The AI algorithm was presented by Dr. Ursula Schmidt-Erfurth, the director of the ophthalmology department at the Medical University of Vienna, earlier this month at a scientific meeting in Vienna. Research on the algorithm was published Dec. 8 in the journal Ophthalmology.
Schmidt-Erfurth's research focuses on using AI to detect signs of various diseases in the images of the retina. [‘Eye’ Can’t Look: 9 Eyeball Injuries That Will Make You Squirm]
"From a simple color photo of the retina, you can tell how old the person is, what gender are they, what is their smoking history, their blood sugar level and blood pressure," Schmidt-Erfurth said. "But we can also use an image from an optical coherence tomography scanner and that gives us much more detail."

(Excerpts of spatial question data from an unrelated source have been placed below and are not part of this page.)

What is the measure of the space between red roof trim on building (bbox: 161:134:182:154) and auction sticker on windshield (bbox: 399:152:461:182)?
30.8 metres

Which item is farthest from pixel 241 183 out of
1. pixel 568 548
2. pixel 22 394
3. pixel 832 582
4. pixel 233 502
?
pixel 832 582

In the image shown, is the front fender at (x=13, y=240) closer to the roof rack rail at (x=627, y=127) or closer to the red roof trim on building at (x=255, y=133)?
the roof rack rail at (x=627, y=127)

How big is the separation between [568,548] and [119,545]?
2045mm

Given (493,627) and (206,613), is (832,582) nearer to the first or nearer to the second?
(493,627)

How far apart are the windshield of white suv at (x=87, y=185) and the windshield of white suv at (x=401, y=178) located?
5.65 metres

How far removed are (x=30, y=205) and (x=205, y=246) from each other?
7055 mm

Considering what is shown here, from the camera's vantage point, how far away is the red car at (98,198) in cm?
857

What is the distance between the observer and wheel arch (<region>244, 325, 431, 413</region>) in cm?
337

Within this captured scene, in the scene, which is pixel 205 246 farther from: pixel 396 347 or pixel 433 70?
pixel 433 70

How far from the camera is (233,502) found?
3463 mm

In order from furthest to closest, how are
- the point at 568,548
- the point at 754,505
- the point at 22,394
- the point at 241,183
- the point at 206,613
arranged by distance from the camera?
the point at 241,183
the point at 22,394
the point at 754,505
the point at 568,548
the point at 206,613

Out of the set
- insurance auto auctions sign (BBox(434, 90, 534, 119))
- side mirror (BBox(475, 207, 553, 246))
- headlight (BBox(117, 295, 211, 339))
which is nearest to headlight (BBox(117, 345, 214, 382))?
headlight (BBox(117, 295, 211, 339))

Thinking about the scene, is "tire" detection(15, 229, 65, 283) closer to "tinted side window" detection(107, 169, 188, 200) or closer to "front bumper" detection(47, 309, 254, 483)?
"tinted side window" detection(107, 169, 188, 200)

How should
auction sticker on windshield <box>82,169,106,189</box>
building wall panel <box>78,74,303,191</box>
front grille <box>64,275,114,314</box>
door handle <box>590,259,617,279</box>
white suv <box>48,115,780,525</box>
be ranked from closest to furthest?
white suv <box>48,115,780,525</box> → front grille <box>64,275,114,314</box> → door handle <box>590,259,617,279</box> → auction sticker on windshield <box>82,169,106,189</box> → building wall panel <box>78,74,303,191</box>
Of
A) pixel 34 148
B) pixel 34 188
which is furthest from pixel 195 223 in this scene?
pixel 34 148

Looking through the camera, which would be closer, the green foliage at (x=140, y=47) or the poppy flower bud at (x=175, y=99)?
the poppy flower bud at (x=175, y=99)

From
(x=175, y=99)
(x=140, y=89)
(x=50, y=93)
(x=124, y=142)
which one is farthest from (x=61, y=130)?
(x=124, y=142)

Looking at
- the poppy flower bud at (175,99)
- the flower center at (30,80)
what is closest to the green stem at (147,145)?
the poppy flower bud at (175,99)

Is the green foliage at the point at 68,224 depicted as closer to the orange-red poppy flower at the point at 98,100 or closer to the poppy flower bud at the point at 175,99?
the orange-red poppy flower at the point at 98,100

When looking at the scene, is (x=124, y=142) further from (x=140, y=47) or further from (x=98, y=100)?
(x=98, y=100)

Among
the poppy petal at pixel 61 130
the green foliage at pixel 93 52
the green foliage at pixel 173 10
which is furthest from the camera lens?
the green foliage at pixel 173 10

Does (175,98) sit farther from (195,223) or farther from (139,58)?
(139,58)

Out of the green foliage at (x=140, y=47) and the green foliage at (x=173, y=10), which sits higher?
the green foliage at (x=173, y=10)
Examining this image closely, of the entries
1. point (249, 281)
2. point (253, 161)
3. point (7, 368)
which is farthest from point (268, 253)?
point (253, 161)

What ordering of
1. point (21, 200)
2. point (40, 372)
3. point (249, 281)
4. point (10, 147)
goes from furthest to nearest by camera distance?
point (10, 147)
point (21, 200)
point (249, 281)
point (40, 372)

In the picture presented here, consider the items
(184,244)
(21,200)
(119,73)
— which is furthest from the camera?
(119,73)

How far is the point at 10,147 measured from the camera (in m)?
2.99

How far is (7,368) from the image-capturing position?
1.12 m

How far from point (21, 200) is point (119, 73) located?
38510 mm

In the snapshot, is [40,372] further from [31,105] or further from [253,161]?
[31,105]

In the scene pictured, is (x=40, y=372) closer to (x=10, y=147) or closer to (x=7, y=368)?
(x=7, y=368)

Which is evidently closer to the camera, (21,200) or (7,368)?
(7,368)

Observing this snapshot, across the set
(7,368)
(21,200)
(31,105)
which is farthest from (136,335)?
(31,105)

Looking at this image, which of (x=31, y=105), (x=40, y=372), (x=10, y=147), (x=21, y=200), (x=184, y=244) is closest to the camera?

Optical coherence tomography (OCT) is a technique commonly used in ophthalmology that takes 3D images of the retina and allows the doctor to examine in detail what is happening in each layer of the light-sensitive tissue. Artificial intelligence, however, can do this much more precisely and much faster, Schmidt-Erfurth told Live Science.
In the presentation, Schmidt-Erfurth showed how such an AI algorithm could accurately spot signs of diabetes in the retina. Patients with diabetes frequently develop a condition called macular edema, which is essentially accumulation of fluid in the macula, a layer of the retina responsible for sharp central vision. If left untreated, the macular edema can cause permanent damage and vision loss.
"The algorithm gives you precise information about how much fluid is there, which the image by itself does not provide," Schmidt-Erfurth said. Doctors could assess how well macular edema treatments are working by looking at these fluid levels — a decrease in fluid over time would show that the treatment is effective, she added.
The same algorithm could also detect the earliest signs of age-relatedmacular degeneration (ARMD) and even predict how the disease will progress, Schmidt-Erfurth said.
ARMD is the most common cause of vision impairment in elderly people, according to Schmidt-Erfuhrt. About 60 percent of people older than 50 years show early symptoms, Schmidt-Erfurth said. However, only 15 percent of these cases eventually progress to the advanced stages of the disease. Similar to the diabetes-related macular edema, ARMD leads to a blurring of central vision. The person gradually stops being able to distinguish details and may even struggle to recognize faces.
"With this technology, we can predict the risk" of a person progressing to more serious stages, Schmidt-Erfurth said. "By training the algorithm on large data sets of previous patients, we can identify patients that are at risk to develop the disease in comparison to other patients, which will never develop the advanced disease."
The high-risk individuals would then receive early treatment, which could potentially help them maintain their eyesight into old age.
The biggest advantage of the technology, Schmidt-Erfurth said, is the fact that it doesn’t require a specialist to interpret the results.
"Artificial intelligence will make therapy available to millions of people who until now are not diagnosed," she said. "It's very easy, you don't even need to go to see an eye doctor."
Schmidt-Erfurth's earlier technology is already approved for commercial use in Europe and has been deployed in five hospitals across the continent. It uses AI to detect signs of diabetic retinopathy, a condition in which the blood vessels in the retina break down, from 2D color photographs of the eye.